An Überlichttriebwerke glaube ich auch nicht.
Andererseits fehlt uns immer noch das Verständnis für den Aufbau des Universums.
Die Frage ist, ob wir irgendwann hinter das Geheimnis der Gravitation kommen und dann in der Lage sind diese zu manipulieren.
 
:D
Nun gut, könnte irgendwer diese Fragen beantworten, wäre ihm der Nobelpreis sicher.

Ist eigentlich schon interessant, wir wissen, dass jeder Körper eine Delle im Raum erzeugt, können die Delle berechnen und wissen aber nicht wirklich, warum.
 
Und vorstellen kann man sich das eh nicht, wie eine solche Krümmung überhaupt aussehen soll.
Und das nächste Problem ist, dass jede Überprüfung der allgemeinen Relativitätstheorie sie perfekt bestätigt hat.
Es braucht also kein Austauschteilchen der Kräfte.
Die Gravitation ist so viel anders als die anderen drei Grundkräfte.
Faszinierend. :D
 
In der Stringtheorie soll Gravitation in unserem Universum nur eine Fernwirkung aus einer anderen Dimension sein, die sich bei uns schwach entlädt.
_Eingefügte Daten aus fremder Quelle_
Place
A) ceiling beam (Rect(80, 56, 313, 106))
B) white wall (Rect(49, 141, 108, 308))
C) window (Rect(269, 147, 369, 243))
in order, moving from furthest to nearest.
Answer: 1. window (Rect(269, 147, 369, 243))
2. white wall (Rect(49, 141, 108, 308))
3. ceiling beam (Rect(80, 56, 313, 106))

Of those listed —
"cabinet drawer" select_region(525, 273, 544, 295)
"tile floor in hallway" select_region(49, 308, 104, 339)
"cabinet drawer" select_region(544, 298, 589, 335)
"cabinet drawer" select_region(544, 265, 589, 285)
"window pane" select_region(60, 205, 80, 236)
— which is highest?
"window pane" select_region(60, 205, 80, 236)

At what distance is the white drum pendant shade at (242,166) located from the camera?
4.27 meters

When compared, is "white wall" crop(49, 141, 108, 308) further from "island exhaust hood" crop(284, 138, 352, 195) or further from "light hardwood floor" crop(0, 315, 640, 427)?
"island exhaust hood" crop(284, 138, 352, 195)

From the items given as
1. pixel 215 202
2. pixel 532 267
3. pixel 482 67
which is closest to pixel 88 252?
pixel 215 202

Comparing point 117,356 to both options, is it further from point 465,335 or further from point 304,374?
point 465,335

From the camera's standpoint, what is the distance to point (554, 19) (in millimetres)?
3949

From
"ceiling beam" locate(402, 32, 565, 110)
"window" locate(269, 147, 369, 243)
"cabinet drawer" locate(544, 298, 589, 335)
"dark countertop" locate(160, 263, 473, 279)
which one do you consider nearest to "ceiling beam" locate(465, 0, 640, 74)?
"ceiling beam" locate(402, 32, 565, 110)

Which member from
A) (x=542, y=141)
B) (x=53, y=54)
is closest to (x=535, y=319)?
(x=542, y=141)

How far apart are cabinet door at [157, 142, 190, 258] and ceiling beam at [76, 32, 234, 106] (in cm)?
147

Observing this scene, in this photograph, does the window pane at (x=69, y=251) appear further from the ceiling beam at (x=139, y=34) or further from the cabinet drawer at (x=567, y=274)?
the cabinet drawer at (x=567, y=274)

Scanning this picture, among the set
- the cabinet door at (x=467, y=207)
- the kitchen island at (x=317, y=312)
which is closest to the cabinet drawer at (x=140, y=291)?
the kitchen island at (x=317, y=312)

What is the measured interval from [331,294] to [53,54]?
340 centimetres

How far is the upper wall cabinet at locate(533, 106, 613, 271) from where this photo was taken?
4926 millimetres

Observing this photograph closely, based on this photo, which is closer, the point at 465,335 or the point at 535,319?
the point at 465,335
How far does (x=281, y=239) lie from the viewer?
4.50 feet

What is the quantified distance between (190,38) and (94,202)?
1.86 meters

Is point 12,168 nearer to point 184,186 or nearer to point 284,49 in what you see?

Hier ist sie die schwächste der vier Urkräfte, dort in der anderen Dimension könnte sie die stärkste Kraft sein.
 
:D
Nun gut, könnte irgendwer diese Fragen beantworten, wäre ihm der Nobelpreis sicher.

Ist eigentlich schon interessant, wir wissen, dass jeder Körper eine Delle im Raum erzeugt, können die Delle berechnen und wissen aber nicht wirklich, warum.

Vielleicht weden wir das auch nie. Es könnte doch auch so sein dass die Ursachen der Wirkungen die wir hier wahrnehmen, ganz wo anders stattfinden, eben nicht hier bei uns sondern in anderen Dimensionen welche für unser Universum unzugänglich sind.

In dem Fall Arschkarte, wir würden wissen dass es so ist gleichzeitig aber auch wissen dass wir niemals einen Blick hinter die Bühne werfen können. Gefangen im geschlossenen System Kosmos..
 
Du gehst davon aus, dass wir in einem Universum mit 11 oder 22 Dimensionen leben. Das ist aber eben auch nur wieder eine Theorie, weil die Stringtheorie so viele Dimensionen braucht, da sonst ihr Modell nicht funktioniert.
Andererseits macht die Stringtheorie keinerlei Vorhersagen, die man empirisch überprüfen könnte.
Aber anders herum ist es nun mal auch so, dass wir die quantenphysik nicht überprüfen können ohne die Quantenphysik zu benutzen.
Das ist eben das Problem. Empirisch belegen kann man aktuell nur die allgemeine Relativitätstheorie.
 
Schon ja, andererseits ist die Stringtheorie das mathematisch beste Konstrukt was der Mensch je erschaffen hat. Und wenn wir Affen in etwas gut sind dann sind das mathematische Berechnungen.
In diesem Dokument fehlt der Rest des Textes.